Source document:
begin

Very odd behavior with BSOD & Memtest86+

thephatp

Distinguished
Jul 6, 2007
52
0
18,630
Hi everyone,

I apologize for the long post, but I'd like to give as much relevant info as possible up front. And I desperately need help, so please hang with me.

I just built a new system, and I'm having some very frustrating and debilitating problems. I'll try to be as concise as possible, but there's a lot to it.

Background, I've run both Windows XP Pro SP2 32-bit and Vista Business 64-bit with similar results. Currently, I'm running XP.

I started experiencing random BSODs about 6 weeks ago. I have since tried to decipher a large number of minidump files (unfortunately, I didn't save any from Vista), and I'm not sure what to think. About half of them are "IMAGE_NAME: memory_corruption" but not all of them. From reading through some of the dumps, I thought it was my sound card (which was an old SB Auditgy 2 Platinum card), because of many `kmixer.sys` problems in the minidumps. So, I finally replaced it, thinking it would solve the problem, but to no avail.

The trend is very strange. I shutdown (read, completely turn off) my PC. Give it a few minutes. Turn it back on. Now I get about 3 days to 1 week with no problems, no BSOD. Finally, it crashes somewhere in that timeframe. So, I reboot (read, do NOT shutdown or turn off), and then come back up and check out the dump. Now I get about another day or so (1-2 days) before another BSOD. Again, reboot, keep working, and then BSOD in some number of hours (say 6-12 hrs). Again, reboot, keep working, and then BSOD in about 1 hours. The time between crashes continues to shrink until I completely shut down the PC. If I shut it all off, give it a few minutes, then power it back on, I "reset" my time horizon and can get another 3 days to 1 week, but the process just repeats.

end

Stated task 1: Quote the BSOD forum post word for word, beginning at the words "I started experiencing" and stopping after "to no avail.".
Stated task 2: In the BSOD forum post, list every waiting period the poster gives between one crash and the next after a full power-off, in the order they occur.
Stated task 3: Carry on the BSOD forum post with a few more sentences in the poster's voice, starting right after its final sentence.
The material after this point comes from an unrelated source.

Rows:
begin

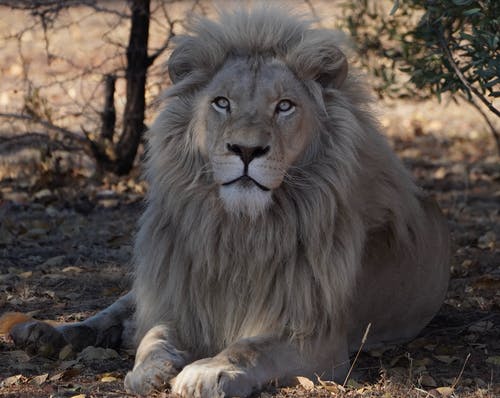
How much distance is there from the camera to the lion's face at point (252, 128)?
3852 millimetres

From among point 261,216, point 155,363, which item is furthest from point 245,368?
point 261,216

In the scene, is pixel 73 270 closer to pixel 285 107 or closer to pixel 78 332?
pixel 78 332

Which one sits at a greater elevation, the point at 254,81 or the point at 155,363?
the point at 254,81

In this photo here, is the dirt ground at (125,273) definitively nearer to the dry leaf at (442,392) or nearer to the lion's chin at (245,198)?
the dry leaf at (442,392)

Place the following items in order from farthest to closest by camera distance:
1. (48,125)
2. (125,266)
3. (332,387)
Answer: (48,125) < (125,266) < (332,387)

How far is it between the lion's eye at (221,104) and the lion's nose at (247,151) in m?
0.26

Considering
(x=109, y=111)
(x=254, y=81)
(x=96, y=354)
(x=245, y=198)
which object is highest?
(x=254, y=81)

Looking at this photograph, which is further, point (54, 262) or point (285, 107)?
point (54, 262)

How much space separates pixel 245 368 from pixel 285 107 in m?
1.01

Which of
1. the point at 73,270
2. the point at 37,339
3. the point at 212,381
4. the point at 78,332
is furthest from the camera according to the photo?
the point at 73,270

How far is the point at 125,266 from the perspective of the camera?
6098 millimetres

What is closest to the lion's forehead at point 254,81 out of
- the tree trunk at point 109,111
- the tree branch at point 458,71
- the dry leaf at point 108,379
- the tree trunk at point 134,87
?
the dry leaf at point 108,379

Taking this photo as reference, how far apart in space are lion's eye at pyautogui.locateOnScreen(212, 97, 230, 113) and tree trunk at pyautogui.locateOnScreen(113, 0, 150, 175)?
11.2 ft

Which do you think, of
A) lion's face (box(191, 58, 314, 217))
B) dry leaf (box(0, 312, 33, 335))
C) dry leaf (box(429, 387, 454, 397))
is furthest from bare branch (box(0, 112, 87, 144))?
dry leaf (box(429, 387, 454, 397))
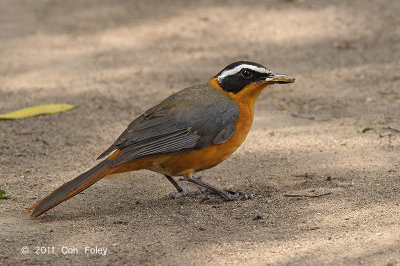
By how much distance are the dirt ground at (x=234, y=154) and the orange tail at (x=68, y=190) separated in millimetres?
144

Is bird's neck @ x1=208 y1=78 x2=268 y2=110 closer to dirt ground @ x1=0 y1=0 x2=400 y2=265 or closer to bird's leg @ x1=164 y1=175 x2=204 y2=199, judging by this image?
dirt ground @ x1=0 y1=0 x2=400 y2=265

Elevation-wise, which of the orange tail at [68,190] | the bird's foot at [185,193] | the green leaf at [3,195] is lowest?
the bird's foot at [185,193]

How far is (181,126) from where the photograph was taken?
5.23 metres

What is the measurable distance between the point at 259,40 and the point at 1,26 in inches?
167

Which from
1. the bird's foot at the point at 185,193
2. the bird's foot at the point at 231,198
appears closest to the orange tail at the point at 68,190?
the bird's foot at the point at 185,193

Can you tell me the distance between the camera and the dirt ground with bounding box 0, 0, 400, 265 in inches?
174

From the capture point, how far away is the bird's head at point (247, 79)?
5.44 metres

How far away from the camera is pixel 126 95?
8.16 m

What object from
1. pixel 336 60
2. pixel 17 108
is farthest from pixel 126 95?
pixel 336 60

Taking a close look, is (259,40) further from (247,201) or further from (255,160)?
(247,201)

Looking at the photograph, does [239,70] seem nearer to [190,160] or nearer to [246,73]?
[246,73]
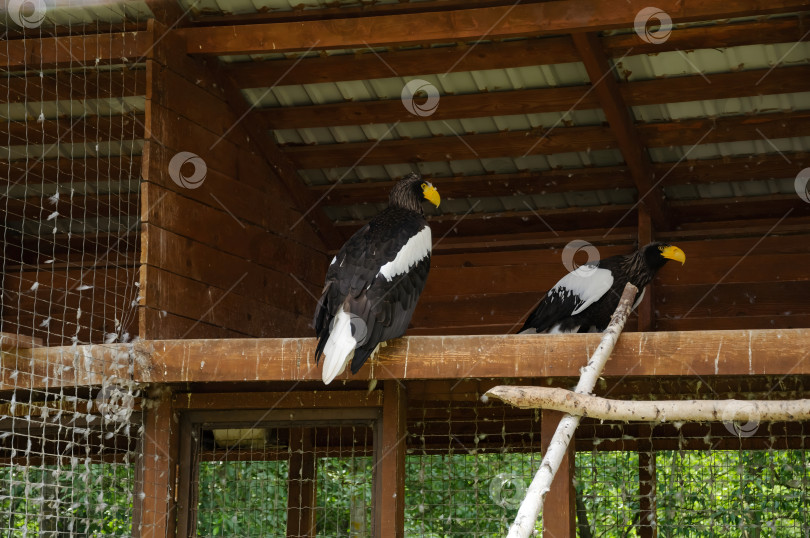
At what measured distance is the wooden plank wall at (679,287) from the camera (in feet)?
21.1

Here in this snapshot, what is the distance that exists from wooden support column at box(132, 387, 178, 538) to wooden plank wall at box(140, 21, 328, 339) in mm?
323

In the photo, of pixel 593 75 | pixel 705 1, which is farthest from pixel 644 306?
pixel 705 1

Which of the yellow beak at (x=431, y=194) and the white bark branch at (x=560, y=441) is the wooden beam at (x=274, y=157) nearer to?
the yellow beak at (x=431, y=194)

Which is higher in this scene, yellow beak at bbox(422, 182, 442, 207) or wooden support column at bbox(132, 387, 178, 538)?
yellow beak at bbox(422, 182, 442, 207)

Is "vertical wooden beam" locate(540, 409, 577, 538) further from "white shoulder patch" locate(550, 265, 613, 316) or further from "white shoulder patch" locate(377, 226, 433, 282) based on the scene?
"white shoulder patch" locate(550, 265, 613, 316)

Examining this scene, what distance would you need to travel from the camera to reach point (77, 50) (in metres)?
5.18

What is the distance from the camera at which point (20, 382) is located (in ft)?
14.5

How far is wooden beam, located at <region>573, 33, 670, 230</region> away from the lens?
5.20 m

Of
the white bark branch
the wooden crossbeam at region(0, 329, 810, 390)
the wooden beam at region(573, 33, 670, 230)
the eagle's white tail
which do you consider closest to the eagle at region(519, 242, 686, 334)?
the wooden beam at region(573, 33, 670, 230)

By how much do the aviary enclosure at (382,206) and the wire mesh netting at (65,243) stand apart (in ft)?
0.07

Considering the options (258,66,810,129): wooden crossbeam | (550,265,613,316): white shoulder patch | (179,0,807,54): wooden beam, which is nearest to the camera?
(179,0,807,54): wooden beam

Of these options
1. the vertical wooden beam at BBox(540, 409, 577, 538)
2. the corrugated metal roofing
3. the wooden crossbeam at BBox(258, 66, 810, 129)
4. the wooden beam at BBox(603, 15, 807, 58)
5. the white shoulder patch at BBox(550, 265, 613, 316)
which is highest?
the corrugated metal roofing

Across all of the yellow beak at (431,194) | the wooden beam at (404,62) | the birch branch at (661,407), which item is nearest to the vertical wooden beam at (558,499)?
the birch branch at (661,407)

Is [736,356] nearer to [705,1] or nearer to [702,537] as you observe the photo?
[705,1]
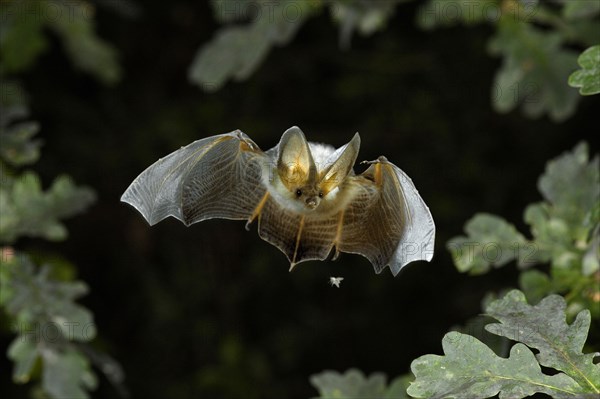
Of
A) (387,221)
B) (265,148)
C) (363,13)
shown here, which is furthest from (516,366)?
(265,148)

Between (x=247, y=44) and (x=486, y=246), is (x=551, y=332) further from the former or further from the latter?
(x=247, y=44)

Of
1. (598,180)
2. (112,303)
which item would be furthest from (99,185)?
(598,180)

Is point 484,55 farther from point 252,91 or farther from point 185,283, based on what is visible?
point 185,283

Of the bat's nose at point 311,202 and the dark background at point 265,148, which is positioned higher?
the bat's nose at point 311,202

end

Output 1:
I started experiencing random BSODs about 6 weeks ago. I have since tried to decipher a large number of minidump files (unfortunately, I didn't save any from Vista), and I'm not sure what to think. About half of them are "IMAGE_NAME: memory_corruption" but not all of them. From reading through some of the dumps, I thought it was my sound card (which was an old SB Auditgy 2 Platinum card), because of many `kmixer.sys` problems in the minidumps. So, I finally replaced it, thinking it would solve the problem, but to no avail.

Output 2:
- about 3 days to 1 week
- about another day or so (1-2 days)
- some number of hours (say 6-12 hrs)
- about 1 hour

Output 3:
Now, a couple of weeks ago (when I was switching back and forth between Vista and XP Ghost images), I was getting to a point where I'd try to load ghost or the Vista repair CD, but both would provide an error saying "Kerner is corrupt, or missing". It took quite a while, but I finally got around this. FYI, all of my problems started happening after I downloaded and installed a number of CS3 trial apps (Photoshop, Illustrator, Acrobat, Dreamweaver). None of the trials worked, and gave an error. Mind you, this is on a brand new hard drive, and I started from scratch with windows installs (then made ghost images afterward), so there was never any Adobe software installed before. I've been really tempted to blame my problems on Adobe, but I'm trying to be rational. ;)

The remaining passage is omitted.